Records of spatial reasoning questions
# # # # # # #

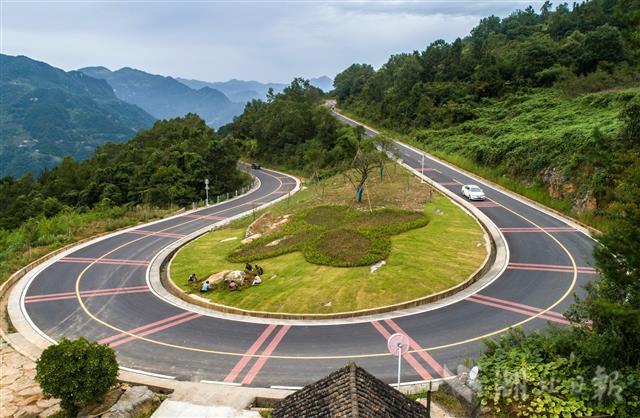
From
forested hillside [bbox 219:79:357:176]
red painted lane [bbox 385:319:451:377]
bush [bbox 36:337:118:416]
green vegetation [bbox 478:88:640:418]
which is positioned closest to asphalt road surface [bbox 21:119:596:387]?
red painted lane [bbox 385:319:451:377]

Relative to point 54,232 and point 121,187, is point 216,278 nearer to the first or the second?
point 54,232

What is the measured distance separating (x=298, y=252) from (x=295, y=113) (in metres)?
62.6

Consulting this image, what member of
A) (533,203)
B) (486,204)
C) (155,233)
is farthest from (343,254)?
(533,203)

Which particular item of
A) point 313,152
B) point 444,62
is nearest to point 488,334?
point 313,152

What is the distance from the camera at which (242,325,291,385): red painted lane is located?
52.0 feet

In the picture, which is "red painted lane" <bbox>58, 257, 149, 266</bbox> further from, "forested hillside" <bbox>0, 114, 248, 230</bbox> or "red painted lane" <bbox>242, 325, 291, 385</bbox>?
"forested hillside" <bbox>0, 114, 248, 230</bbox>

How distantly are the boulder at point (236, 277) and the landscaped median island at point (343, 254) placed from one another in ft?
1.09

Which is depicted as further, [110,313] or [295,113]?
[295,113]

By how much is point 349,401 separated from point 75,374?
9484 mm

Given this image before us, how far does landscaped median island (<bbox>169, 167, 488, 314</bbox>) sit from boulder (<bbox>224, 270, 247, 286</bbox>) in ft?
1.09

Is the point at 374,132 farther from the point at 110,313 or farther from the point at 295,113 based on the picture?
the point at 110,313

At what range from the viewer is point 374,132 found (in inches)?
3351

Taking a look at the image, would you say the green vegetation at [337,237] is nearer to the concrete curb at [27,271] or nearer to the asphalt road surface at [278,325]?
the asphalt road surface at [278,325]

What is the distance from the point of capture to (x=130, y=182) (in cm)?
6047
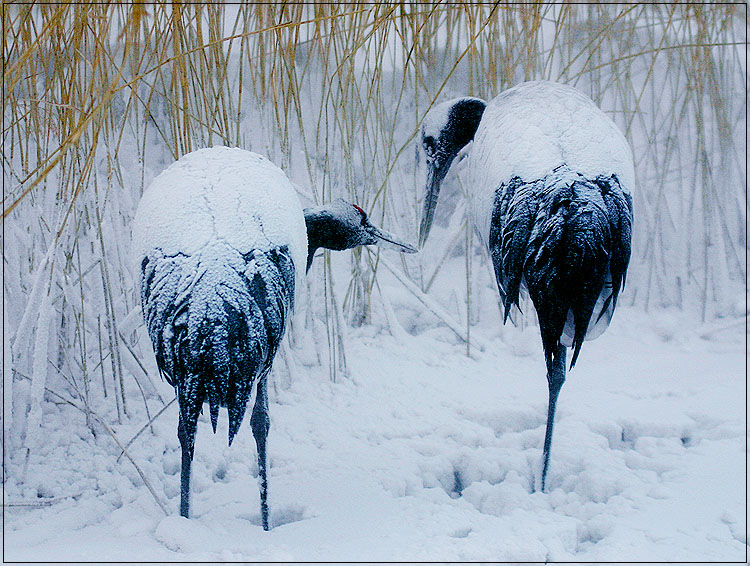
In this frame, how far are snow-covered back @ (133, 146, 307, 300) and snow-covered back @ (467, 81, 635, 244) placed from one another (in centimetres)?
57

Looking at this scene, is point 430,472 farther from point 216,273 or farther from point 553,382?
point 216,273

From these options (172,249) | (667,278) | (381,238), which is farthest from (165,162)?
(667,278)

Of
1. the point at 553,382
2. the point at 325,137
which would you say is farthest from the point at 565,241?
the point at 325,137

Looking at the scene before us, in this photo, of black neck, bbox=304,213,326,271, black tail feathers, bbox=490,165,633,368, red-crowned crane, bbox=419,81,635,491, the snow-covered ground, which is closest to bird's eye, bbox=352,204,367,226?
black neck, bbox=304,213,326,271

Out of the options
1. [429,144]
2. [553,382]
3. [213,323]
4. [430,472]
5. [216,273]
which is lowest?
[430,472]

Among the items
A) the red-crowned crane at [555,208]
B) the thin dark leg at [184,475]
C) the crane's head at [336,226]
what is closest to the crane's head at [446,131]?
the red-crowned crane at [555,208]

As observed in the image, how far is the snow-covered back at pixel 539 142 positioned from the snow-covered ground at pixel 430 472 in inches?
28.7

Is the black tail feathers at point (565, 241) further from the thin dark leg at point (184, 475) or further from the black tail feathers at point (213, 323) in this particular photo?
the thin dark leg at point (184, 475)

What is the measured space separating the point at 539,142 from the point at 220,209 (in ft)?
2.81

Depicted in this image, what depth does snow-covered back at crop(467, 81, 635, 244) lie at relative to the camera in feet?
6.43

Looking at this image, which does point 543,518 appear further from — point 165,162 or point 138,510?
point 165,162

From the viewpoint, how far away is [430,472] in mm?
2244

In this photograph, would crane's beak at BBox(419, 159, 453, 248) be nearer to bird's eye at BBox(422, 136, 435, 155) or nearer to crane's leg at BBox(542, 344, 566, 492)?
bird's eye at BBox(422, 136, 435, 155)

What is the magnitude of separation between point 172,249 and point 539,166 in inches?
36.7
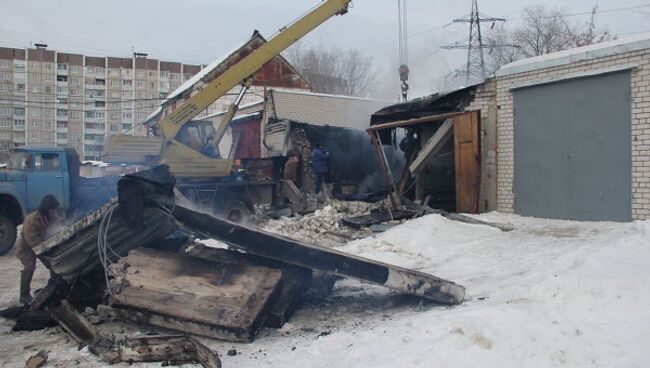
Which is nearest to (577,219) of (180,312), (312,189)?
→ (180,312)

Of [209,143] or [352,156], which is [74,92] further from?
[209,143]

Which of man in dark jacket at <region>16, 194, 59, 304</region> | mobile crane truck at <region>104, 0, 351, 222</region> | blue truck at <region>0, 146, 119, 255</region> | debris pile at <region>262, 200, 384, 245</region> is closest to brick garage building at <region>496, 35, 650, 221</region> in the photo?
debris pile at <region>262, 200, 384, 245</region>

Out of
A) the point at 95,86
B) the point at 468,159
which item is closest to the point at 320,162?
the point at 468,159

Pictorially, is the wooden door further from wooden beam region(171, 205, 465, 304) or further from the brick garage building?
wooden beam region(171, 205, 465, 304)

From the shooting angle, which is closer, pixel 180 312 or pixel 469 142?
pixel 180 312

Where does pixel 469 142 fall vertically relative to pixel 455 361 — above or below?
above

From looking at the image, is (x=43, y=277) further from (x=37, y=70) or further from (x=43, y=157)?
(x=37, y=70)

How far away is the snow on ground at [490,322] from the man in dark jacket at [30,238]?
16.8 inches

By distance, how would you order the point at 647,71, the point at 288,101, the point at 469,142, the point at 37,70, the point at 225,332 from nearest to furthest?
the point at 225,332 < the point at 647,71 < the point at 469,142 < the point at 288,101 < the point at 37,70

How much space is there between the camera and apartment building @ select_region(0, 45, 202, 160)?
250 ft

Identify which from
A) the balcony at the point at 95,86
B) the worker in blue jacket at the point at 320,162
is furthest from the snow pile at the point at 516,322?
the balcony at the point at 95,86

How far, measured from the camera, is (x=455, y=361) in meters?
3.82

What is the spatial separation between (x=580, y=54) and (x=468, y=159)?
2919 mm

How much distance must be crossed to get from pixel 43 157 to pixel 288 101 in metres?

# # # # # # #

_GIVEN INSTRUCTION:_
Set down every entry word for word, but omit the pictures.

_SOLUTION BELOW:_
From
forested hillside [bbox 219:79:357:176]
red painted lane [bbox 385:319:451:377]
bush [bbox 36:337:118:416]
green vegetation [bbox 478:88:640:418]
which is positioned closest to asphalt road surface [bbox 21:119:596:387]?
red painted lane [bbox 385:319:451:377]

Relative to point 54,232 and point 121,187, is point 216,278 nearer to the first or the second?
point 54,232

What is the measured distance separating (x=298, y=252) from (x=295, y=113) (in metres)?
62.6

Consulting this image, what member of
A) (533,203)
B) (486,204)
C) (155,233)
is farthest from (343,254)?
(533,203)

Which particular item of
A) point 313,152
B) point 444,62
is nearest to point 488,334?
point 313,152

What is the distance from the camera at which (242,325,291,385): red painted lane is located?
52.0 feet

In the picture, which is "red painted lane" <bbox>58, 257, 149, 266</bbox> further from, "forested hillside" <bbox>0, 114, 248, 230</bbox> or "red painted lane" <bbox>242, 325, 291, 385</bbox>?
"forested hillside" <bbox>0, 114, 248, 230</bbox>

How distantly are the boulder at point (236, 277) and the landscaped median island at point (343, 254) placed from one another in ft?
1.09

Which is depicted as further, [110,313] or [295,113]?
[295,113]

By how much is point 349,401 separated from point 75,374?
9484 mm

Given this image before us, how far does landscaped median island (<bbox>169, 167, 488, 314</bbox>) sit from boulder (<bbox>224, 270, 247, 286</bbox>) in ft?
1.09

Is the point at 374,132 farther from the point at 110,313 or farther from the point at 295,113 based on the picture?
the point at 110,313

At what range from the viewer is point 374,132 found (in inches)?
3351

Taking a look at the image, would you say the green vegetation at [337,237] is nearer to the concrete curb at [27,271] or nearer to the asphalt road surface at [278,325]?
the asphalt road surface at [278,325]

What is the distance from the point of capture to (x=130, y=182) (in cm)?
6047
In this frame, how far are snow-covered back @ (133, 146, 307, 300) and snow-covered back @ (467, 81, 635, 244) placed from one another (in centimetres)?
57

Looking at this scene, is point 430,472 farther from point 216,273 or farther from point 553,382?
point 216,273

From these options (172,249) | (667,278) | (381,238), which is farthest from (165,162)?
(667,278)

Of
1. the point at 553,382
2. the point at 325,137
which would you say is farthest from the point at 565,241?
the point at 325,137

Looking at the scene before us, in this photo, of black neck, bbox=304,213,326,271, black tail feathers, bbox=490,165,633,368, red-crowned crane, bbox=419,81,635,491, the snow-covered ground, which is closest to bird's eye, bbox=352,204,367,226?
black neck, bbox=304,213,326,271

Out of the options
1. [429,144]
2. [553,382]
3. [213,323]
4. [430,472]
5. [216,273]
which is lowest?
[430,472]

Among the items
A) the red-crowned crane at [555,208]
B) the thin dark leg at [184,475]
C) the crane's head at [336,226]
what is closest to the crane's head at [446,131]?
the red-crowned crane at [555,208]

As observed in the image, how far is the snow-covered back at pixel 539 142 positioned from the snow-covered ground at pixel 430 472 in inches?
28.7

Is the black tail feathers at point (565, 241) further from the thin dark leg at point (184, 475) or further from the black tail feathers at point (213, 323) in this particular photo?
the thin dark leg at point (184, 475)

What is the measured space separating the point at 539,142 from the point at 220,209 (in ft)?
2.81

Depicted in this image, what depth does snow-covered back at crop(467, 81, 635, 244) lie at relative to the camera in feet?
6.43

Looking at this image, which does point 543,518 appear further from — point 165,162 or point 138,510?
point 165,162

From the viewpoint, how far away is [430,472] in mm?
2244

In this photograph, would crane's beak at BBox(419, 159, 453, 248) be nearer to bird's eye at BBox(422, 136, 435, 155) or nearer to crane's leg at BBox(542, 344, 566, 492)?
bird's eye at BBox(422, 136, 435, 155)

What is the magnitude of separation between point 172,249 and point 539,166 in inches?
36.7
Which is nearest to (577,219) of (180,312), (312,189)?
→ (180,312)

Of [209,143] or [352,156], which is [74,92] further from?
[209,143]

Which of man in dark jacket at <region>16, 194, 59, 304</region> | mobile crane truck at <region>104, 0, 351, 222</region> | blue truck at <region>0, 146, 119, 255</region> | debris pile at <region>262, 200, 384, 245</region> is closest to brick garage building at <region>496, 35, 650, 221</region> in the photo?
debris pile at <region>262, 200, 384, 245</region>

Out of
A) the point at 95,86
B) the point at 468,159
which item is closest to the point at 320,162?
the point at 468,159

Pictorially, is the wooden door further from wooden beam region(171, 205, 465, 304) or further from the brick garage building?
wooden beam region(171, 205, 465, 304)

From the shooting angle, which is closer, pixel 180 312 or pixel 469 142?
pixel 180 312

Where does pixel 469 142 fall vertically relative to pixel 455 361 — above or below?
above

From looking at the image, is (x=43, y=277) further from (x=37, y=70) or further from (x=43, y=157)?
(x=37, y=70)

How far away is the snow on ground at [490,322] from the man in dark jacket at [30,238]?
16.8 inches

By distance, how would you order the point at 647,71, the point at 288,101, the point at 469,142, the point at 37,70, the point at 225,332 from nearest to furthest?
the point at 225,332 < the point at 647,71 < the point at 469,142 < the point at 288,101 < the point at 37,70

How much space is there between the camera and apartment building @ select_region(0, 45, 202, 160)?
250 ft

Identify which from
A) the balcony at the point at 95,86
B) the worker in blue jacket at the point at 320,162
is furthest from the snow pile at the point at 516,322?
the balcony at the point at 95,86

How far, measured from the camera, is (x=455, y=361) in meters?
3.82

What is the spatial separation between (x=580, y=54) and (x=468, y=159)?
2919 mm

How much distance must be crossed to get from pixel 43 157 to pixel 288 101 in metres?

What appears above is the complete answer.